Stated exercise:
Repeat every item below word for word, leaving out the pictures.
--- start of Exercise data ---
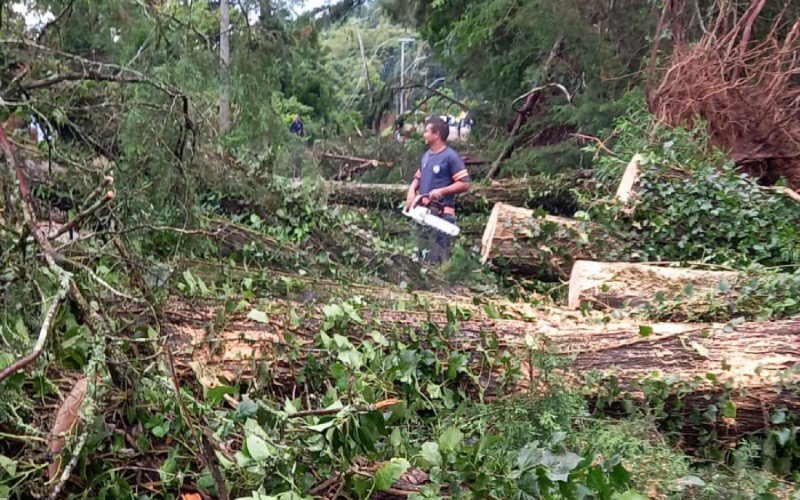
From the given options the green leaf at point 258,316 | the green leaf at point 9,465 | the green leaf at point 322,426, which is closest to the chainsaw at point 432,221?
the green leaf at point 258,316

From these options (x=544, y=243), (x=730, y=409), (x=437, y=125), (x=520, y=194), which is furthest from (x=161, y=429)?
(x=520, y=194)

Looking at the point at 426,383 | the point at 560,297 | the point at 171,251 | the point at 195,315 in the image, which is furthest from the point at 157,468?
the point at 560,297

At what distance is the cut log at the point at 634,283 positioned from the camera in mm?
3545

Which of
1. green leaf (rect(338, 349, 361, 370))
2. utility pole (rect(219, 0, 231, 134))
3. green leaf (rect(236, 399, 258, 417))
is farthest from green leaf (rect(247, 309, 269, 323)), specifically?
utility pole (rect(219, 0, 231, 134))

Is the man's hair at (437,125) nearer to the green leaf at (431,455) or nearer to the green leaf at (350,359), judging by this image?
the green leaf at (350,359)

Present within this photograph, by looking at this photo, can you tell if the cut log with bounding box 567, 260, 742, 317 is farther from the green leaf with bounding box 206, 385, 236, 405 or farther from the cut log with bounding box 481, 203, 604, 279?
the green leaf with bounding box 206, 385, 236, 405

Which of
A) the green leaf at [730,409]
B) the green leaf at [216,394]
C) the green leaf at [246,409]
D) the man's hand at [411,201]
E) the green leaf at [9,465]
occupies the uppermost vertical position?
the green leaf at [9,465]

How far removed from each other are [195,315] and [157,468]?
32.8 inches

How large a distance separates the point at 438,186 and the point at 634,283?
2.22 m

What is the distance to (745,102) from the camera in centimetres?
536

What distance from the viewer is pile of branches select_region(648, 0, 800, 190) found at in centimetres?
532

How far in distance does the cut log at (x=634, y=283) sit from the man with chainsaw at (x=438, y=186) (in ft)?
5.51

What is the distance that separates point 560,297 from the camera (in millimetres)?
4324

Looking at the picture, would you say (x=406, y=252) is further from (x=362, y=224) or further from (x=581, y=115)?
(x=581, y=115)
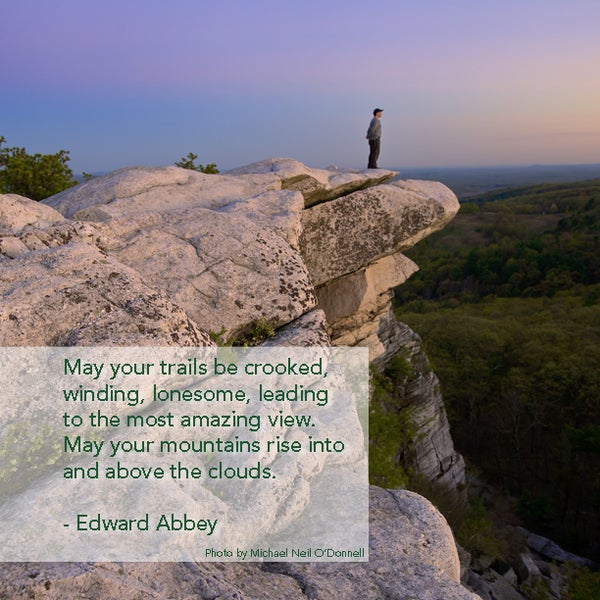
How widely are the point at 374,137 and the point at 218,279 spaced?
1152 cm

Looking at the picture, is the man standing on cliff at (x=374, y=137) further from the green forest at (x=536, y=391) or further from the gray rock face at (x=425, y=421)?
the green forest at (x=536, y=391)

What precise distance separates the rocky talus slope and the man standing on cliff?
102cm

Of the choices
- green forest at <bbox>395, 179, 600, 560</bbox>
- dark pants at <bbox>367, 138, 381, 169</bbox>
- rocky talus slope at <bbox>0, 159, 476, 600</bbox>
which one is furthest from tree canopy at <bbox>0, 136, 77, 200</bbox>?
green forest at <bbox>395, 179, 600, 560</bbox>

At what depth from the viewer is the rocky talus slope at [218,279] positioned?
243 inches

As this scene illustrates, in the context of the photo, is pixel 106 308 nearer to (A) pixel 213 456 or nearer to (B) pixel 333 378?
(A) pixel 213 456

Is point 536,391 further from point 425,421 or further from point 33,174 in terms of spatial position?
point 33,174

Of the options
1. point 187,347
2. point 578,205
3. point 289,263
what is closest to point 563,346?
point 289,263

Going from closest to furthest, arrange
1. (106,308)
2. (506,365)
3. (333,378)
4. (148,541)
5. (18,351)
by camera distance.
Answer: (148,541) → (18,351) → (106,308) → (333,378) → (506,365)

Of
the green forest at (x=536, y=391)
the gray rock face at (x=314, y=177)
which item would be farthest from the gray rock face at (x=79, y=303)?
the green forest at (x=536, y=391)

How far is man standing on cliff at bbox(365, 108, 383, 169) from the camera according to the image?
19.1 m

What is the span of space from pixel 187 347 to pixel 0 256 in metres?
3.82

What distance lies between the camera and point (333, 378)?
964cm

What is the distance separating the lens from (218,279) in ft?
34.4

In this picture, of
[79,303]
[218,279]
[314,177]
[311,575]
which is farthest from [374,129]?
[311,575]
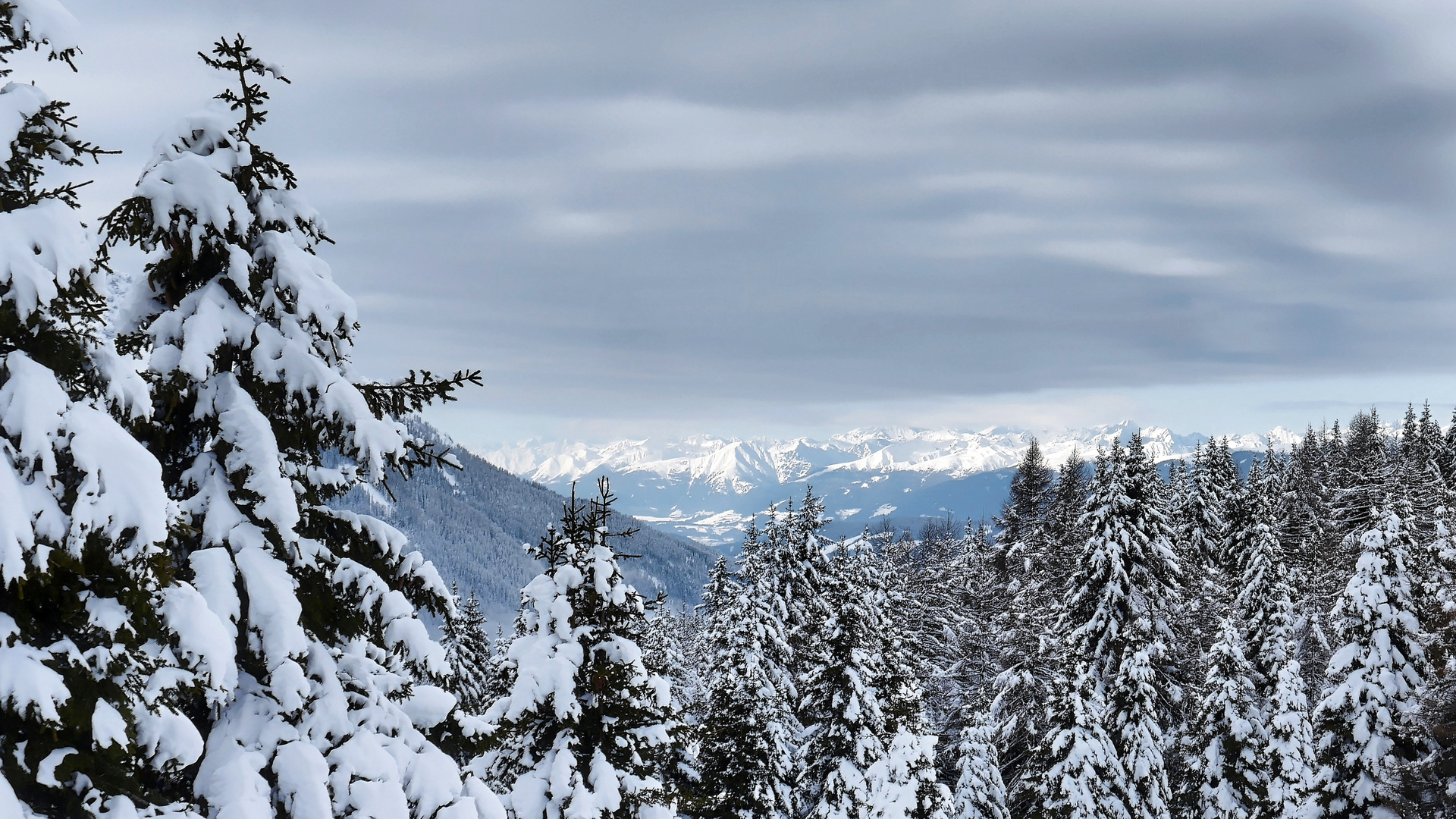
--- end of Exercise data ---
Reply to the exercise:
From the given options the green leaf at point 258,316 | the green leaf at point 9,465 | the green leaf at point 322,426, which is closest to the chainsaw at point 432,221?
the green leaf at point 258,316

From these options (x=544, y=243), (x=730, y=409), (x=437, y=125), (x=520, y=194), which is furthest from (x=161, y=429)?
(x=520, y=194)

Looking at the point at 426,383 | the point at 560,297 | the point at 171,251 | the point at 195,315 in the image, which is furthest from the point at 157,468?
the point at 560,297

At what distance is the cut log at the point at 634,283 positioned from the camera in mm?
3545

Which of
1. green leaf (rect(338, 349, 361, 370))
2. utility pole (rect(219, 0, 231, 134))
3. green leaf (rect(236, 399, 258, 417))
is farthest from green leaf (rect(247, 309, 269, 323)), specifically?
utility pole (rect(219, 0, 231, 134))

Is the man's hair at (437,125) nearer to the green leaf at (431,455) or nearer to the green leaf at (350,359), judging by this image?
the green leaf at (350,359)

Present within this photograph, by looking at this photo, can you tell if the cut log with bounding box 567, 260, 742, 317 is farther from the green leaf with bounding box 206, 385, 236, 405 or farther from the cut log with bounding box 481, 203, 604, 279?
the green leaf with bounding box 206, 385, 236, 405

Which of
A) the green leaf at [730,409]
B) the green leaf at [216,394]
C) the green leaf at [246,409]
D) the man's hand at [411,201]
E) the green leaf at [9,465]
occupies the uppermost vertical position?
the green leaf at [9,465]

How far removed from each other are [195,315] and [157,468]?
32.8 inches

How large a distance separates the point at 438,186 and the point at 634,283?
2.22 m

What is the distance to (745,102) from the camera in centimetres?
536

What distance from the viewer is pile of branches select_region(648, 0, 800, 190) found at in centimetres?
532

How far in distance does the cut log at (x=634, y=283) sit from the man with chainsaw at (x=438, y=186) (in ft)?
5.51

What is the distance that separates point 560,297 from the camera (in millimetres)?
4324

Looking at the picture, would you say (x=406, y=252) is further from (x=362, y=224) or further from (x=581, y=115)?
(x=581, y=115)
How widely are the point at 374,137 and the point at 218,279 spaced?
1152 cm

Looking at the picture, is the man standing on cliff at (x=374, y=137) further from the green forest at (x=536, y=391) or further from the gray rock face at (x=425, y=421)?
the green forest at (x=536, y=391)

What precise distance separates the rocky talus slope and the man standing on cliff?
102cm

Of the choices
- green forest at <bbox>395, 179, 600, 560</bbox>
- dark pants at <bbox>367, 138, 381, 169</bbox>
- rocky talus slope at <bbox>0, 159, 476, 600</bbox>
which one is furthest from tree canopy at <bbox>0, 136, 77, 200</bbox>?
green forest at <bbox>395, 179, 600, 560</bbox>

At what depth from the viewer is the rocky talus slope at [218,279] positioned?
243 inches

As this scene illustrates, in the context of the photo, is pixel 106 308 nearer to (A) pixel 213 456 or nearer to (B) pixel 333 378?
(A) pixel 213 456

Is point 536,391 further from point 425,421 or further from point 33,174 in terms of spatial position?
point 33,174

Of the options
1. point 187,347
2. point 578,205
3. point 289,263
what is closest to point 563,346?
point 289,263

Going from closest to furthest, arrange
1. (106,308)
2. (506,365)
3. (333,378)
4. (148,541)
5. (18,351)
by camera distance.
Answer: (148,541) → (18,351) → (106,308) → (333,378) → (506,365)

Of
the green forest at (x=536, y=391)
the gray rock face at (x=314, y=177)
which item would be farthest from the gray rock face at (x=79, y=303)?
the green forest at (x=536, y=391)

How far is man standing on cliff at bbox(365, 108, 383, 169) from the camera according to the image?
19.1 m

What is the span of space from pixel 187 347 to pixel 0 256 in metres?
3.82

What distance lies between the camera and point (333, 378)?
964cm

What is the distance separating the lens from (218,279) in ft?
34.4

In this picture, of
[79,303]
[218,279]
[314,177]
[311,575]
which is farthest from [374,129]?
[311,575]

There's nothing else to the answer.